Top of Study text

Bomet county ,Kenya. 30 Nov’ 2017. Fear has gripped Bomet County following reports potato buyers are moving to Narok due to a biting shortage of the commodity in the North Rift.
Deepa Industries, processors of the Tropical Heat brand of crisps is looking for farmers in Narok County, where the firm says potato production is growing as Bomet shrinks. For many years, Bomet has remained the preferred producer of the processing varieties owing to its soils that are favourable to producing the right texture of potatoes.
The Kenya Agriculture Value Chains Enterprises (KAVES) that has been implementing USAID funded Feed the Future programmes to increase production of selected crops has focused on Bomet County as part of its efforts to support agro processing to increase farmer incomes.
According to a KAVES study, the potato was picked due to the sheer size of the industry that is rated big from the beginning to the end of the chain and positioned as food security crop number two in Kenya after maize and mainly grown by smallholders. Kaves Chief of Party, Dr Steve New says the crop is still the country’s best food security bet if well managed.

Bottom of Study text
Top of Data extract

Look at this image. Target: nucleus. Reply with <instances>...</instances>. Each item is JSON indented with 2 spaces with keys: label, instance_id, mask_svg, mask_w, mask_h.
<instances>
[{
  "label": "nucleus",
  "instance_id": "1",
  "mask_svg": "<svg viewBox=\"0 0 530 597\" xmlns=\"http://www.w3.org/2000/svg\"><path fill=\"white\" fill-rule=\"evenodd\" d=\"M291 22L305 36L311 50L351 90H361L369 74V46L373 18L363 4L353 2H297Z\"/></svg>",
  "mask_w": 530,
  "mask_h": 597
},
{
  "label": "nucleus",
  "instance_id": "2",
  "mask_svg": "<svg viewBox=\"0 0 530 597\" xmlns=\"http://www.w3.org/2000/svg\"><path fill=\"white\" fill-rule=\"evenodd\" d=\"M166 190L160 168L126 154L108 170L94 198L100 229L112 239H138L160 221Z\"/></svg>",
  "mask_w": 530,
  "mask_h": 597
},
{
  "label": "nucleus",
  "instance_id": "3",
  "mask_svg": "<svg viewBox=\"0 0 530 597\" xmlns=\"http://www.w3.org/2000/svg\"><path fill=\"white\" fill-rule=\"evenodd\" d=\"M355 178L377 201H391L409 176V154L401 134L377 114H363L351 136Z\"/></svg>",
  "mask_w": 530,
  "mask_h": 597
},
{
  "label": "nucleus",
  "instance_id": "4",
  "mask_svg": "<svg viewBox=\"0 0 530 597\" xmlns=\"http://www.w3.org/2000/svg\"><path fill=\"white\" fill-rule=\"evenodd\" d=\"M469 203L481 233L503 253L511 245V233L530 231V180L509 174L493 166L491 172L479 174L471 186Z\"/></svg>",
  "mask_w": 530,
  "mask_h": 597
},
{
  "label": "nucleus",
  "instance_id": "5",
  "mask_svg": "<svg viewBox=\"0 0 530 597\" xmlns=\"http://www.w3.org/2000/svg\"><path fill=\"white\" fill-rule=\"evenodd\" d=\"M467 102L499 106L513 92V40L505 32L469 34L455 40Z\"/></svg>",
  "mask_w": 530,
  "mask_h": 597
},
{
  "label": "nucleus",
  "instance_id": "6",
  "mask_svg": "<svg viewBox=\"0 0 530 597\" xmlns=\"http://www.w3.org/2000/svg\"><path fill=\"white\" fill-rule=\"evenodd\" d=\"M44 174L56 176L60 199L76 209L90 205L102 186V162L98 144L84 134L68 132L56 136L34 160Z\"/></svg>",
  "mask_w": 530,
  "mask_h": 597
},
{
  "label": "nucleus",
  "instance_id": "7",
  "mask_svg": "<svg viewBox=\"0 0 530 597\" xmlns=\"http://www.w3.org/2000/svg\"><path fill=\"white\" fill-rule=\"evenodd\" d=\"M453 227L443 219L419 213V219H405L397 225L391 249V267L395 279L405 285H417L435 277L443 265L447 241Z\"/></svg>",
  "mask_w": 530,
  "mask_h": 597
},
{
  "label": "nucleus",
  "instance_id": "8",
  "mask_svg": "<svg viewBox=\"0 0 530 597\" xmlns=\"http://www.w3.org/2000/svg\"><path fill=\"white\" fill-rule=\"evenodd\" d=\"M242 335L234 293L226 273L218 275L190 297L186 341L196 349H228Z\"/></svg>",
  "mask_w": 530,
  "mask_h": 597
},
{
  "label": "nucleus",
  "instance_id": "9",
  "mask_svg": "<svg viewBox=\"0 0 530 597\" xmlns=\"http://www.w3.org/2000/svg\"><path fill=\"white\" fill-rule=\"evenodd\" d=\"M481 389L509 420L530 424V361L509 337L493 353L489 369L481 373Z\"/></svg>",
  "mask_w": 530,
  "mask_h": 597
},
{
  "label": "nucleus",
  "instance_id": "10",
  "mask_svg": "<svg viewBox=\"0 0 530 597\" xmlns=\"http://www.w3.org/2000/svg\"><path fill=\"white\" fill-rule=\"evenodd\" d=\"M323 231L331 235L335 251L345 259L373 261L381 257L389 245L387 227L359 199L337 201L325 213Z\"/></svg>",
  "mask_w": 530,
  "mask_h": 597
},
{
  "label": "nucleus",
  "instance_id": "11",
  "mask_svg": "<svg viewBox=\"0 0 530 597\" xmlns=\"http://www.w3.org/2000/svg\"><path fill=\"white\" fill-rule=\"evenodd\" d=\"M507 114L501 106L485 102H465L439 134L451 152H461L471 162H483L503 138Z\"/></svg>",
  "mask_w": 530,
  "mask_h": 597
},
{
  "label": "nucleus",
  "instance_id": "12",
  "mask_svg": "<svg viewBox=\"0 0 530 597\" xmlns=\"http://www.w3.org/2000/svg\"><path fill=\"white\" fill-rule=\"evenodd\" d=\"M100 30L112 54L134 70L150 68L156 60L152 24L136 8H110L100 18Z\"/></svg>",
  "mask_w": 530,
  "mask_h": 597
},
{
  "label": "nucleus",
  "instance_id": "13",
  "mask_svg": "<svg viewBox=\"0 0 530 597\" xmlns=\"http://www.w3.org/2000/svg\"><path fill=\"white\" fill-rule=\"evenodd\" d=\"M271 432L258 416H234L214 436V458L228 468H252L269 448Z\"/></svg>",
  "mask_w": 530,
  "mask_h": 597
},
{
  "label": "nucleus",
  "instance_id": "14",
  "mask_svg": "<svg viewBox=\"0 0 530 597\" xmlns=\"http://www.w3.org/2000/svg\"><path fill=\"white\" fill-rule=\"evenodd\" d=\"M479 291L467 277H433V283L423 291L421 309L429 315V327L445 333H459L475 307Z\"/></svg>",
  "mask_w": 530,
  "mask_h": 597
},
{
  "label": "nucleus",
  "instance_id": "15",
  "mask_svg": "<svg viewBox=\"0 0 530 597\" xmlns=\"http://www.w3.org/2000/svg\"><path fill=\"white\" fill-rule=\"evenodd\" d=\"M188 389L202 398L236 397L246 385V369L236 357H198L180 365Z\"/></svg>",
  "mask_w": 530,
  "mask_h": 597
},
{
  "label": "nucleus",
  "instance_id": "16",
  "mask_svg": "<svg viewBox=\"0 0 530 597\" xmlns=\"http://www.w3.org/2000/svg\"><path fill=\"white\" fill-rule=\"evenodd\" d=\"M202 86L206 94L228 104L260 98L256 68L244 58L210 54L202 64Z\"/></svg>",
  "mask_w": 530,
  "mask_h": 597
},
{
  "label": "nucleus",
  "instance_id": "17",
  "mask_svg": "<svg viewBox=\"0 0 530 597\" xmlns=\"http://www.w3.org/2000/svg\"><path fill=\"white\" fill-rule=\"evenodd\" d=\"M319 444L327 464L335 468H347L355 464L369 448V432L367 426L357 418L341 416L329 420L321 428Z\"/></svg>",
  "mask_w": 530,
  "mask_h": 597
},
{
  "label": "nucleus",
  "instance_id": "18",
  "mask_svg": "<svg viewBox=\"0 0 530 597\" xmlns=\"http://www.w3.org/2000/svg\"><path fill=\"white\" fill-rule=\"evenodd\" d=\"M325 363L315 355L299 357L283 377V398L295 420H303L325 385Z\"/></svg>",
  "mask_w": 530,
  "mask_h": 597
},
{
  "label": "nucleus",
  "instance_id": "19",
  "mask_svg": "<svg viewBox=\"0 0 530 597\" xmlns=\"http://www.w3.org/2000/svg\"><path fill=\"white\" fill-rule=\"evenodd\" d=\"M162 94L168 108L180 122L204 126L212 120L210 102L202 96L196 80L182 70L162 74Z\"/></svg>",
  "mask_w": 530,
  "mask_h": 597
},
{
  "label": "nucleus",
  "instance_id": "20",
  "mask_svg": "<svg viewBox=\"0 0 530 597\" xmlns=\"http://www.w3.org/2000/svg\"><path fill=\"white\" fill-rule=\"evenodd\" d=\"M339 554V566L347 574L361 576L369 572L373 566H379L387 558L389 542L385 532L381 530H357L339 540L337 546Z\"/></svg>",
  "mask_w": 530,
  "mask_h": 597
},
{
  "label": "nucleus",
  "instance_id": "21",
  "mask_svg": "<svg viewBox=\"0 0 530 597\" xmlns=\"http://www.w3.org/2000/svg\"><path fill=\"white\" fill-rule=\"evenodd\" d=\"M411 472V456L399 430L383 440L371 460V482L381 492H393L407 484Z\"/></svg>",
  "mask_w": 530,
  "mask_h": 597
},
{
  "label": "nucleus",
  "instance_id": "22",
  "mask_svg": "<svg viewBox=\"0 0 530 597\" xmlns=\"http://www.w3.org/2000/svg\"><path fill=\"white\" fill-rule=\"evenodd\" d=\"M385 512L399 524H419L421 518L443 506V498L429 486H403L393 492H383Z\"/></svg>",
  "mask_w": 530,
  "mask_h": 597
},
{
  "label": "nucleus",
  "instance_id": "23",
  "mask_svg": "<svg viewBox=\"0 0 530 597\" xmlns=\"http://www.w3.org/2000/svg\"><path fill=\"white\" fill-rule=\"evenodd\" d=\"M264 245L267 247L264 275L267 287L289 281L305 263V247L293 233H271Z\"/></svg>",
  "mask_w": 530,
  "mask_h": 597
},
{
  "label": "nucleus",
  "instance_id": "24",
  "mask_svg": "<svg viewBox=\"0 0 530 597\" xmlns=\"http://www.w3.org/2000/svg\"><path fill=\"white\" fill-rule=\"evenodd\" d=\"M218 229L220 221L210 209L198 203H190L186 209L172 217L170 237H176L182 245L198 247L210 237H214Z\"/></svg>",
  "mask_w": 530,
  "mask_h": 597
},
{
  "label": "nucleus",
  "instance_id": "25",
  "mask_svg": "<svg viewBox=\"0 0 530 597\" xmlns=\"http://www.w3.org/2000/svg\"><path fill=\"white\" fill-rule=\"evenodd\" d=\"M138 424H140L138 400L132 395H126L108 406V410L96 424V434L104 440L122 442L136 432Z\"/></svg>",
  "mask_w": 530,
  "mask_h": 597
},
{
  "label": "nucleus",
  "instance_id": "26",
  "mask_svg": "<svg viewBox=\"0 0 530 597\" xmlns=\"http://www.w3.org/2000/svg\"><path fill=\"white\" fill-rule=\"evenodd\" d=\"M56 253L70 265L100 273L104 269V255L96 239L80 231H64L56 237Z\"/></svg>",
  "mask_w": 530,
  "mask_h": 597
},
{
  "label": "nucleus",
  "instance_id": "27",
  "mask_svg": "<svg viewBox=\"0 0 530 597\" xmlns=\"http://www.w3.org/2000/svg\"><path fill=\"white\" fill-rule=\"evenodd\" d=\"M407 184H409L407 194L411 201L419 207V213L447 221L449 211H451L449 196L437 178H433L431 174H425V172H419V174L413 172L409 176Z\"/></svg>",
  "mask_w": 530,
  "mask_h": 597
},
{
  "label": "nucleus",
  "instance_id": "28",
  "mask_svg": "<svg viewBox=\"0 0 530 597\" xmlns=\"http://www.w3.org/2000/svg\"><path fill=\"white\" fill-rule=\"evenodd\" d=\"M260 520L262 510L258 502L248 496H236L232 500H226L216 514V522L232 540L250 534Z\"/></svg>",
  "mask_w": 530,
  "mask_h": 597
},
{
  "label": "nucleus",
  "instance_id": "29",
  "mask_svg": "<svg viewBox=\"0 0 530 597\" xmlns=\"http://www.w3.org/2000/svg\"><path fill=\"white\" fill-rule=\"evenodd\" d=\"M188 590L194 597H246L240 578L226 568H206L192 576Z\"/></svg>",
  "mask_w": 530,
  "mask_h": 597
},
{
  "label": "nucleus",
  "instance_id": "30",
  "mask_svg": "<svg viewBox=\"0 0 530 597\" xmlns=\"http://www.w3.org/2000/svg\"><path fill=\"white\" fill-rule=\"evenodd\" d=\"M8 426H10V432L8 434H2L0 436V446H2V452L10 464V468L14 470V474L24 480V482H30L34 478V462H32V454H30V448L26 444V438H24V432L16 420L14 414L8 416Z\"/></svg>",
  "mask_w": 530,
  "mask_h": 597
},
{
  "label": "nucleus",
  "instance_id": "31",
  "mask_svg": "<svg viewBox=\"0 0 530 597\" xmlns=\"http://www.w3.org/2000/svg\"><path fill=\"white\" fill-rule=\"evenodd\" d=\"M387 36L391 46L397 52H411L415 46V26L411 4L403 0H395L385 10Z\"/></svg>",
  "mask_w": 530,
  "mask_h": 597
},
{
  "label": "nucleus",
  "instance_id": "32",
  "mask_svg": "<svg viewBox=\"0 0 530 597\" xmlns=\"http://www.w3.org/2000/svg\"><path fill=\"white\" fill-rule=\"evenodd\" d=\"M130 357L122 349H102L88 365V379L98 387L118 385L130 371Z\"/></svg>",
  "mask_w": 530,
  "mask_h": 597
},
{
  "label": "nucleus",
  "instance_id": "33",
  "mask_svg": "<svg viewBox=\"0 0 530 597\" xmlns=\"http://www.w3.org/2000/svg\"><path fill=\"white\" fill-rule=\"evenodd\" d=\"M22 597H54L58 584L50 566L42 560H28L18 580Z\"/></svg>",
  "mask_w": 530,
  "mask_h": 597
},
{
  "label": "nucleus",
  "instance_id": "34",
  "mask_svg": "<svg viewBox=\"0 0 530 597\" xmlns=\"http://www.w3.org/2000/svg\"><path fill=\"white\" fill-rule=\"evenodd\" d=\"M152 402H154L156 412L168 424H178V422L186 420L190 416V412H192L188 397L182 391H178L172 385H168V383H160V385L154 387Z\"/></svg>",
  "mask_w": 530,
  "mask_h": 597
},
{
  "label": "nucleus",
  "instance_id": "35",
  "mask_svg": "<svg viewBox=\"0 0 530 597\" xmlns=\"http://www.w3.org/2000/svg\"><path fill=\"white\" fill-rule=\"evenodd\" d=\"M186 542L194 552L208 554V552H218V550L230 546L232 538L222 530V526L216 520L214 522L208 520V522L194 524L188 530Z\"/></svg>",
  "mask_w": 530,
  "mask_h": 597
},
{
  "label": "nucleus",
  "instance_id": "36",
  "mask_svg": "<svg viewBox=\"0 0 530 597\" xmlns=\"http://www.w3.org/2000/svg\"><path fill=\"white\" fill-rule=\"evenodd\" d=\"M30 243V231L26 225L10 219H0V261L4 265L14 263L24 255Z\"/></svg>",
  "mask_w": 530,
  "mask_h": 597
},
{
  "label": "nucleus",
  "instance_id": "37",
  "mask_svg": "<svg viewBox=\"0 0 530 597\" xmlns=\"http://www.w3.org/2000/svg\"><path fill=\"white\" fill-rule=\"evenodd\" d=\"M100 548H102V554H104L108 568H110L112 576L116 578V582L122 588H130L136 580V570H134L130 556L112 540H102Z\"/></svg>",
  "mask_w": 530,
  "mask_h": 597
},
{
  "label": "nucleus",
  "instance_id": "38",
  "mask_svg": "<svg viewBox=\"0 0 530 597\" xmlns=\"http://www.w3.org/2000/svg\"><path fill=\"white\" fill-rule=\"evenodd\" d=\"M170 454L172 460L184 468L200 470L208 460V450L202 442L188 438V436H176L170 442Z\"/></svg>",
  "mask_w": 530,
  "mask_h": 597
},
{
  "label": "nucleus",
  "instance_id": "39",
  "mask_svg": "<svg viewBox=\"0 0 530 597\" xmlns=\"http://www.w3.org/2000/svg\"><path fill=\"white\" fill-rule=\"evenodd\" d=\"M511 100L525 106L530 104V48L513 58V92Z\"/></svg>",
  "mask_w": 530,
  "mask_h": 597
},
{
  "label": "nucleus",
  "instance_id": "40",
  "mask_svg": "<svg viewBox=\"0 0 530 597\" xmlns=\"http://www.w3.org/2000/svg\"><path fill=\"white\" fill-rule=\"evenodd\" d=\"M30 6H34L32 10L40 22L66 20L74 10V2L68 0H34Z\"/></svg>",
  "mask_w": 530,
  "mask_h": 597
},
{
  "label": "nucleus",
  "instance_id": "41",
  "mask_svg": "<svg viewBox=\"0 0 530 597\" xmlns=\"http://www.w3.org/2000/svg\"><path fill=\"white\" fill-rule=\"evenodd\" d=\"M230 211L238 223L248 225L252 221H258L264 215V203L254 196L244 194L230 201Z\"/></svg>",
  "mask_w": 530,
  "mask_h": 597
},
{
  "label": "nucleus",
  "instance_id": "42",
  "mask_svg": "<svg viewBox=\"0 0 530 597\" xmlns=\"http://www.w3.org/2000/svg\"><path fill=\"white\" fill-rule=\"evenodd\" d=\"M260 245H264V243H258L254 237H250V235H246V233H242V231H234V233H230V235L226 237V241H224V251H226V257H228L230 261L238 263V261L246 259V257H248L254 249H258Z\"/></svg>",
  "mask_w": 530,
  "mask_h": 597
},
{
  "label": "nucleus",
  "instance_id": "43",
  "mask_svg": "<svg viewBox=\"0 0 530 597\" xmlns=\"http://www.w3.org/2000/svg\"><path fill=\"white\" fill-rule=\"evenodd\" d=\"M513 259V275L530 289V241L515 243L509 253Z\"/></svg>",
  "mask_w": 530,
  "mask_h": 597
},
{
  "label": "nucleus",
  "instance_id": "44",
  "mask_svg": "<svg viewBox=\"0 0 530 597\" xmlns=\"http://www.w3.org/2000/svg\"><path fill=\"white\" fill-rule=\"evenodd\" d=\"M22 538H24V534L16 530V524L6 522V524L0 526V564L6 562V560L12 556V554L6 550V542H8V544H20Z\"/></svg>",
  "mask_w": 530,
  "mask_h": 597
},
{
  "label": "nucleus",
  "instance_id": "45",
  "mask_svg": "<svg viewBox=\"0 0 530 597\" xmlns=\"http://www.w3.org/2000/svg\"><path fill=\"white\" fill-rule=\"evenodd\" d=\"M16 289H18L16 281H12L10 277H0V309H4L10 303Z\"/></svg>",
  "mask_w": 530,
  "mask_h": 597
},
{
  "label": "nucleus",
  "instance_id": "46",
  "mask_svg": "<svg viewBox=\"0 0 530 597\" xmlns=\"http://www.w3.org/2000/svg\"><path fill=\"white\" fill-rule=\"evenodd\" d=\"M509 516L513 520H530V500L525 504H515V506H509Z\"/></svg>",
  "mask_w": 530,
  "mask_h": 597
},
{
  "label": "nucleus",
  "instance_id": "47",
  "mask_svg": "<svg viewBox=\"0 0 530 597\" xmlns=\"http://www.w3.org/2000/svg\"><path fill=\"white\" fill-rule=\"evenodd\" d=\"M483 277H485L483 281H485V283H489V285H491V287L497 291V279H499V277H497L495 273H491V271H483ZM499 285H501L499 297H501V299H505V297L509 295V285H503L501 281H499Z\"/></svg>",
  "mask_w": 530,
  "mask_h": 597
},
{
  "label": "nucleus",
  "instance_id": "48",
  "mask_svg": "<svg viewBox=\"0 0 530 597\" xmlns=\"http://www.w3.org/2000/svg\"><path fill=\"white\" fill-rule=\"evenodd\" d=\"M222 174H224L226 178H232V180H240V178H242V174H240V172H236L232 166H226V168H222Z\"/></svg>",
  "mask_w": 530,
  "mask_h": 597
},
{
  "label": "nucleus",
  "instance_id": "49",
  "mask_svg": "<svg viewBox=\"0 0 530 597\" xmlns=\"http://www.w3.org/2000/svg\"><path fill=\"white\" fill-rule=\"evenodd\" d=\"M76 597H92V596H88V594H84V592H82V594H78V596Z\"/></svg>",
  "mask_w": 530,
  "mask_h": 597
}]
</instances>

Bottom of Data extract

■ Task to carry out ■
Continue the article on potato production in Bomet County, picking up after its final sentence. The records are not needed for what follows.

■ Your response ■
Kenya is dependent on maize which has been attacked by various pests and diseases threatening the country’s food security. An attack by Maize Lethal Necrosis disease and lately army worms forced a shift to alternatives and potatoes were a natural choice for Bomet as well as other counties in the North Rift region.
“A cost benefit analysis shows there is money to be made in potato farming. However, the potato value chain is encumbered in problems from start to finish. Studies show that seed, storage, agronomy, market systems, consumption and everything else about potato is loaded with challenges amidst a huge potential to create a robust sector like it is in Europe where they eat potatoes all the time either as roast, boiled, fried and more”, Dr New said at a conference in Bomet last month.
“A lot has been done towards sorting these problems to increase productivity, the most notable being availability of a wider selection of varieties but the industry woes are still far. Top hotels are still importing frozen chips due to lack of suitable varieties with the right texture, shape and taste, added Dr New.
Marketing systems are still disorganized leading to disparities between farm and markets prices. Farmers are on the tail end of the bargain as brokers dictate the farm gate prices
Storage remains a nightmare in the potato value chain creating an immediate need for county governments to build coolers for farmers to use for storage and marketing. “We cannot have a potato industry without refrigeration. You get best prices six months after harvesting and for this to be achieved farmers need technologies like small tractors for efficiency”, he added.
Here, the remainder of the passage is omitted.